RALEIGH On the first day of spring, Wake County's Falls Lake is full. Durham's water supplies, Jordan Lake and Lake Michie, are also full.

Given all of the recent rain, why did the North Carolina Drought Management Advisory Council meet Friday to talk about drought? "I think everybody's just taking a proactive stance," said Vicki Westbrook, Durham Public Utilities.

State Climatologist Ryan Boyles told Eyewitness News the group wants to stay on of any future droughts.

According to the group, 2009 does not appear to be anuthing like 2007.

"There's no threat of a repeat of the exceptional drought that I think anybody sees on the horizon," said Dale Crisp, Raleigh Public Utilities.

Because of the past, current and future conditions will be monitored carefully. Even the first couple of months this year led to worry.

"We were quite dry especially in the latter of January and all of February we were really concerned we might be moving into some problem," Boyles said. "Two big rainfall events in the past 2 to 3 weeks have made all the difference."

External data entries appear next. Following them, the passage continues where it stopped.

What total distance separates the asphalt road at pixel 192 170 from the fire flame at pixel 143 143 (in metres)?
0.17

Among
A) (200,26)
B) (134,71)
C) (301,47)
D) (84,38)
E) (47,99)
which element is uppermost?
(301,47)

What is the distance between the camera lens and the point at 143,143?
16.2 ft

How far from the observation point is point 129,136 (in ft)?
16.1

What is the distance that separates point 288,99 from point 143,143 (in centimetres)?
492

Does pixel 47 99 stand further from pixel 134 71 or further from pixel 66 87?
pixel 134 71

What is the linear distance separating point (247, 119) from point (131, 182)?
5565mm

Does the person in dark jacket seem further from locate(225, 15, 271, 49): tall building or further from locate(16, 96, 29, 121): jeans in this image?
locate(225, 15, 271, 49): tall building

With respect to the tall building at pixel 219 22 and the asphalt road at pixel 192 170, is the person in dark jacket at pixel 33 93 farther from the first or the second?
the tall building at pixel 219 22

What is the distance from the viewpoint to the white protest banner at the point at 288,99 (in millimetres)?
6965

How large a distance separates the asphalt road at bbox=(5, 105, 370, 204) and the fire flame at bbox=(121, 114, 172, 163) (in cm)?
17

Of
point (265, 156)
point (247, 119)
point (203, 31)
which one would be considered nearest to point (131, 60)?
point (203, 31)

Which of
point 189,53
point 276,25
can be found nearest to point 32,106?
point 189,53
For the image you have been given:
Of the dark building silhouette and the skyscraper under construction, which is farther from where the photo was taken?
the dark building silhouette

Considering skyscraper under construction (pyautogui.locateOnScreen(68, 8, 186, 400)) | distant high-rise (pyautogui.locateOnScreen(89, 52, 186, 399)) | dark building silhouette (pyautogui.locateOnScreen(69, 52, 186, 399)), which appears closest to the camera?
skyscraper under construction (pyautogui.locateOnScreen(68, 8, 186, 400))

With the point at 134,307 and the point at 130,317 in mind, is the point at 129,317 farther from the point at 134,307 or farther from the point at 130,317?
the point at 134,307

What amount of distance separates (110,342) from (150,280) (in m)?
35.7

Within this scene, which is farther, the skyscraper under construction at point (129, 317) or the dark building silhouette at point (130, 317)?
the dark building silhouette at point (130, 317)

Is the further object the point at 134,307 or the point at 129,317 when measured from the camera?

And now in the Triangle, things are looking good as we enter spring and summer.

Despite the good outlook, several counties in the western part of the state remain in a drought..

According to the U.S. Drought Monitor, 12 counties in southwestern NC have severe drought conditions and 15 were in moderate drought. Forty-five counties in the western Piedmont and eastern part of the state are classified as abnormally dry.